Given passage:
=== Begin Enclosure ===

Why Python uses zero-based indices and not one-based as in Matlab and R?

Why computer scientists count from zero?


(At) lunch break

Antje Jones: I had a list of letters:

>>> letter=['A','B','C','D','E']

and tried to get the second letter 'B':

>>> letter[2]

'C'

Surprisingly I got a 'C'?!   This is confusing!   A is the 0th letter?!   No one counts like that!

Mike Zero: I agree, for working with objects, 0-based makes no sense. But starting at zero is the way of thinking about time (and data-streams). We don't see the index as an label of an object (for this we use dictionaries), we see the index as a start position of a new interval: a new hour or a new block of data (reading the next 100 letters from a file). We don't 'count' from zero, we simply mean the 'first' element starts at 0.

=== End Enclosure ===

Study material:
=== Begin Enclosure ===

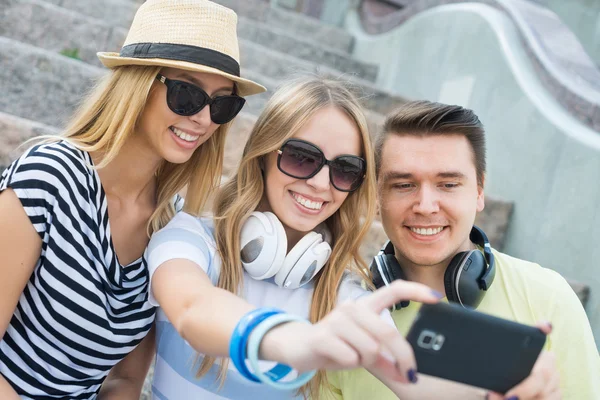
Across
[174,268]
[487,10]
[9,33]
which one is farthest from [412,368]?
[487,10]

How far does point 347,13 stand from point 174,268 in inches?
296

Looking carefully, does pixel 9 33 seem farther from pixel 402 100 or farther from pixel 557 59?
pixel 557 59

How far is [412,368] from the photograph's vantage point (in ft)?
3.49

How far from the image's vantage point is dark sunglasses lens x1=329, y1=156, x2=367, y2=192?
1931 mm

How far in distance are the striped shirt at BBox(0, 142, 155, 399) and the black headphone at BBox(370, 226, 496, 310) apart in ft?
2.69

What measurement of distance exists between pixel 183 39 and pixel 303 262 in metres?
0.80

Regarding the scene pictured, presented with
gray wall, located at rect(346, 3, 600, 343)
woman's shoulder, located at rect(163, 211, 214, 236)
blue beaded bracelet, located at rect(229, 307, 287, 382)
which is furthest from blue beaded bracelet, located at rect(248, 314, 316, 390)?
gray wall, located at rect(346, 3, 600, 343)

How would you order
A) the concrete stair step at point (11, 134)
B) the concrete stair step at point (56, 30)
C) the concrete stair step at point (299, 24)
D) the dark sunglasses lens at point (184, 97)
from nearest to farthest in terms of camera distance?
1. the dark sunglasses lens at point (184, 97)
2. the concrete stair step at point (11, 134)
3. the concrete stair step at point (56, 30)
4. the concrete stair step at point (299, 24)

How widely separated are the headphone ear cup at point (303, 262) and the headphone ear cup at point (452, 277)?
1.61 ft

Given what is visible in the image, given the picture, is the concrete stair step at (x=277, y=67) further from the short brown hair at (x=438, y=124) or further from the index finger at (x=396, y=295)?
the index finger at (x=396, y=295)

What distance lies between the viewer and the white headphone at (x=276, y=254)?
181cm

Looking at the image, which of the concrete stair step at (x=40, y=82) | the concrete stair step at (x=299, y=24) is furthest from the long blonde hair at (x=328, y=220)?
the concrete stair step at (x=299, y=24)

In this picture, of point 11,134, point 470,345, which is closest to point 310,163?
point 470,345

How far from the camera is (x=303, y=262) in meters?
1.83
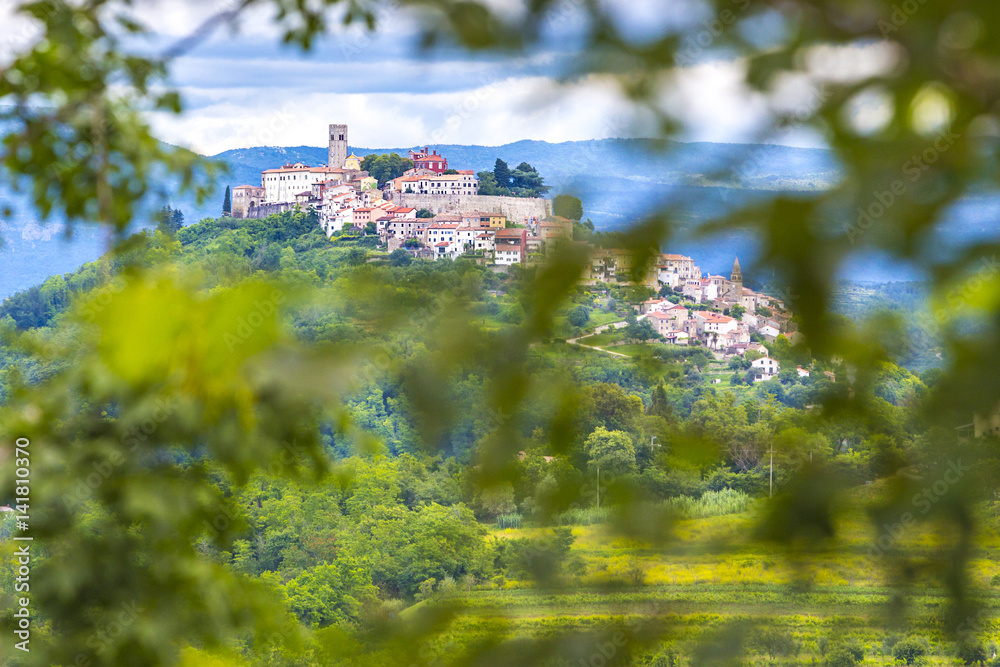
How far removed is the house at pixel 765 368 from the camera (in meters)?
0.56

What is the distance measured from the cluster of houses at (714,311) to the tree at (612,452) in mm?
85

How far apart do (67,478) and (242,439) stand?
0.47 metres

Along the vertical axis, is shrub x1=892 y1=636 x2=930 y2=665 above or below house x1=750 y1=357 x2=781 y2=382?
below

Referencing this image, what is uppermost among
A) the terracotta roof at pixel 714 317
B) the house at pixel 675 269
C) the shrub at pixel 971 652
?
the house at pixel 675 269

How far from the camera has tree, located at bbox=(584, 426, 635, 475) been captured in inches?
21.2

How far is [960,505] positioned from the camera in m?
0.41

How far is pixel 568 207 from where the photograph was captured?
465mm

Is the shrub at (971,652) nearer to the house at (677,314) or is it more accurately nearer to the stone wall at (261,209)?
the house at (677,314)

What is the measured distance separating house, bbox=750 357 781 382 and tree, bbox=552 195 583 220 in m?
0.19

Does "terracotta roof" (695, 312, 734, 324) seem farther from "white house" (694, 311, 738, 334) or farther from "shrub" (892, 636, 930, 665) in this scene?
"shrub" (892, 636, 930, 665)

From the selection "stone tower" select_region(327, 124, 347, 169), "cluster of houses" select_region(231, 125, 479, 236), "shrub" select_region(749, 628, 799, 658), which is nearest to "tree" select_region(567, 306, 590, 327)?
"shrub" select_region(749, 628, 799, 658)

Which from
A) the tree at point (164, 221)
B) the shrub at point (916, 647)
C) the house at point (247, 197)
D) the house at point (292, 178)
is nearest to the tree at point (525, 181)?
the shrub at point (916, 647)

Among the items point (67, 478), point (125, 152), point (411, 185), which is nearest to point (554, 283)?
point (67, 478)

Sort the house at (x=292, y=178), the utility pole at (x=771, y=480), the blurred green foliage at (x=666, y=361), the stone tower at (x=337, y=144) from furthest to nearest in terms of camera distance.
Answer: the stone tower at (x=337, y=144) → the house at (x=292, y=178) → the utility pole at (x=771, y=480) → the blurred green foliage at (x=666, y=361)
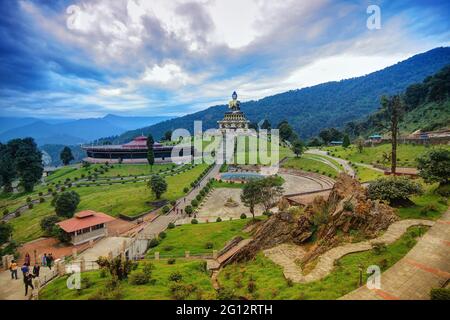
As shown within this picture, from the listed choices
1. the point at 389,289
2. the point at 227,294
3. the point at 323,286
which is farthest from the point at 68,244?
the point at 389,289

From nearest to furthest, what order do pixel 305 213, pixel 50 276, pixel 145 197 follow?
pixel 50 276 → pixel 305 213 → pixel 145 197

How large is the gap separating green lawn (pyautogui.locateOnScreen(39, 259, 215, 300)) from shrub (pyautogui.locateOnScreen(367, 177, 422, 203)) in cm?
1667

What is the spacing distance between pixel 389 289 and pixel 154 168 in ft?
259

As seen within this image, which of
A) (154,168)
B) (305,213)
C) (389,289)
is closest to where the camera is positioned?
(389,289)

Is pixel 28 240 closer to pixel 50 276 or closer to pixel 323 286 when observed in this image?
pixel 50 276

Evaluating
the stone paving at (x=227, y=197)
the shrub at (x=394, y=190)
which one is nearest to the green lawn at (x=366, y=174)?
the stone paving at (x=227, y=197)

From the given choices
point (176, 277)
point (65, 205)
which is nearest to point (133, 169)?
point (65, 205)

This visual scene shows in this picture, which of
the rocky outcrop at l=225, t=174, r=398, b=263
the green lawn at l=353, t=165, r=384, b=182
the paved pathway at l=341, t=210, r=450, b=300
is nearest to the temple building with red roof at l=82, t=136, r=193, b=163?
the green lawn at l=353, t=165, r=384, b=182

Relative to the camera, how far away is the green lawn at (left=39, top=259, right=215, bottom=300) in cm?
1667

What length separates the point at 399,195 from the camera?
2439cm

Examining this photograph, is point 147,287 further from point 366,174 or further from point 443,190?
point 366,174

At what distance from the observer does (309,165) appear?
72.9 metres

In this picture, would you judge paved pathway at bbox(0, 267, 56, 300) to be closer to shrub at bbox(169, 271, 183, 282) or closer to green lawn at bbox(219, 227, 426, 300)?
shrub at bbox(169, 271, 183, 282)
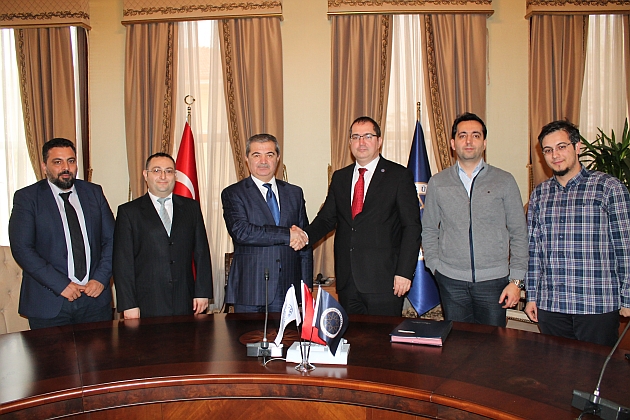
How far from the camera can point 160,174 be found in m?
3.17

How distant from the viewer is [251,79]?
17.5ft

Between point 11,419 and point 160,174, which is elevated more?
point 160,174

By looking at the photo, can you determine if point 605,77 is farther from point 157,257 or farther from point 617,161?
point 157,257

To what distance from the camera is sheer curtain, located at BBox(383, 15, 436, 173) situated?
17.6 feet

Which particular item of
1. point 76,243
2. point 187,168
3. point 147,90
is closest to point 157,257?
point 76,243

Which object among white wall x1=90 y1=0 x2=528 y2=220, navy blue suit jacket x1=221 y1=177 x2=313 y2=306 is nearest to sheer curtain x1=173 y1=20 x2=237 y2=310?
white wall x1=90 y1=0 x2=528 y2=220

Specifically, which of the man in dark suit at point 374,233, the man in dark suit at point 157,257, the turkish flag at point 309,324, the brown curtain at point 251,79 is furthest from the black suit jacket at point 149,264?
the brown curtain at point 251,79

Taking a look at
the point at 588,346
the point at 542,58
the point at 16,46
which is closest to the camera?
the point at 588,346

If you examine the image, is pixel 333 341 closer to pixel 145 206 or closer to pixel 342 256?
pixel 342 256

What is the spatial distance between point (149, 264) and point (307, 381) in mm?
Result: 1541

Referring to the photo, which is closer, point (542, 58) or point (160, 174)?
point (160, 174)

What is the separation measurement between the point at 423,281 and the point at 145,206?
2496 millimetres

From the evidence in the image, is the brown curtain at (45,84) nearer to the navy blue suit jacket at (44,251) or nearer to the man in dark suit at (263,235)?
the navy blue suit jacket at (44,251)

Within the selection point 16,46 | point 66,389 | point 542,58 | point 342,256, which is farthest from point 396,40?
point 66,389
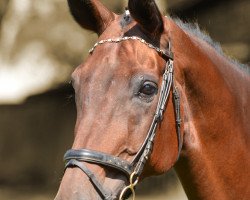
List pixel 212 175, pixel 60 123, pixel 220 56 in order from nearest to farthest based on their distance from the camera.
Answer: pixel 212 175 < pixel 220 56 < pixel 60 123

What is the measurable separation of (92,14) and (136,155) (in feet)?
2.67

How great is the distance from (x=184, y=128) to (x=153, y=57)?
0.38 m

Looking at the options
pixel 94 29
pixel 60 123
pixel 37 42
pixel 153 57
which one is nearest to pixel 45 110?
pixel 60 123

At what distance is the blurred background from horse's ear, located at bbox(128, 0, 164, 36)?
2996mm

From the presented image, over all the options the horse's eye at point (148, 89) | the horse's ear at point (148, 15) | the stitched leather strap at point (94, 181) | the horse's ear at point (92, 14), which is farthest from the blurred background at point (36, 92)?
the stitched leather strap at point (94, 181)

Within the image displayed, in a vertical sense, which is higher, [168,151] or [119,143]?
[119,143]

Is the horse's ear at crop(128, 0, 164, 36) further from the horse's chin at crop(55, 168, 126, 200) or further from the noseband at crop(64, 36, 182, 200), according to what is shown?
the horse's chin at crop(55, 168, 126, 200)

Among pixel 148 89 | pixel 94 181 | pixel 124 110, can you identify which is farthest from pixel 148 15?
pixel 94 181

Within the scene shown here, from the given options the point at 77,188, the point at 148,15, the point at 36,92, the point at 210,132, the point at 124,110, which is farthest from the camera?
the point at 36,92

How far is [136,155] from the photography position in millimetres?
2867

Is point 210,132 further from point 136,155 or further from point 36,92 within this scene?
point 36,92

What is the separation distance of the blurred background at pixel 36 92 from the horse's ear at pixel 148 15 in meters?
3.00

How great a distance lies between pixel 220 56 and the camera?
3486 mm

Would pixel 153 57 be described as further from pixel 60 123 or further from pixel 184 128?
pixel 60 123
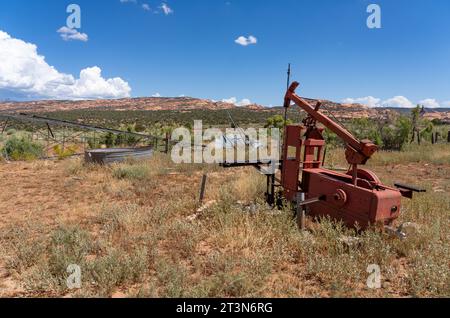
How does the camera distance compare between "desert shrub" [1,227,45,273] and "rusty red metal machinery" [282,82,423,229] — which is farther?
"rusty red metal machinery" [282,82,423,229]

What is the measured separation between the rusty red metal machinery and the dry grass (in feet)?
0.96

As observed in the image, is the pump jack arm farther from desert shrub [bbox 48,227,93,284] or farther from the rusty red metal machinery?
desert shrub [bbox 48,227,93,284]

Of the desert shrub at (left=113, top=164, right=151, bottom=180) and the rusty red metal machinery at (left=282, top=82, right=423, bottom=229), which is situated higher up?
the rusty red metal machinery at (left=282, top=82, right=423, bottom=229)

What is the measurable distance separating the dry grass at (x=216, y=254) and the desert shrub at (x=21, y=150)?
9998mm

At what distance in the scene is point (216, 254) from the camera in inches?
170

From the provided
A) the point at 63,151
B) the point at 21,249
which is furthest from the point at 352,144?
the point at 63,151

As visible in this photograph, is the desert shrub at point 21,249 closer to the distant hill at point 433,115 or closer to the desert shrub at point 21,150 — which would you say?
the desert shrub at point 21,150

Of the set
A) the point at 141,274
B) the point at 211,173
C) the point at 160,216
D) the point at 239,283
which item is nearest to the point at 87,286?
the point at 141,274

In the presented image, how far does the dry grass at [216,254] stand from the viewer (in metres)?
3.61

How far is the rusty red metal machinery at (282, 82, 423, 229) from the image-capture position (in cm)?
471

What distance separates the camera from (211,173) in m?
11.8

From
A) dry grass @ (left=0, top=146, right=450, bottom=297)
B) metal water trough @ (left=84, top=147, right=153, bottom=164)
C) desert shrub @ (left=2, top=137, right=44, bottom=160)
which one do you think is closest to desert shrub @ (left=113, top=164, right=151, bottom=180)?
metal water trough @ (left=84, top=147, right=153, bottom=164)

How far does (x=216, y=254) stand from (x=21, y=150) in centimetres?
1601
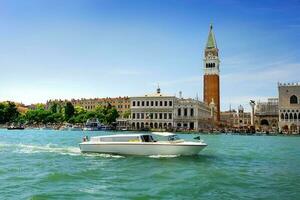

=== End Enclosure ===

What needs to be done: Reproduce the passage above on zero-based indexing in Python in full, word for word.

Result of this exercise:
Why Python uses zero-based indices and not one-based as in Matlab and R?

Why computer scientists count from zero?


(At) lunch break

Antje Jones: I had a list of letters:

>>> letter=['A','B','C','D','E']

and tried to get the second letter 'B':

>>> letter[2]

'C'

Surprisingly I got a 'C'?!   This is confusing!   A is the 0th letter?!   No one counts like that!

Mike Zero: I agree, for working with objects, 0-based makes no sense. But starting at zero is the way of thinking about time (and data-streams). We don't see the index as an label of an object (for this we use dictionaries), we see the index as a start position of a new interval: a new hour or a new block of data (reading the next 100 letters from a file). We don't 'count' from zero, we simply mean the 'first' element starts at 0.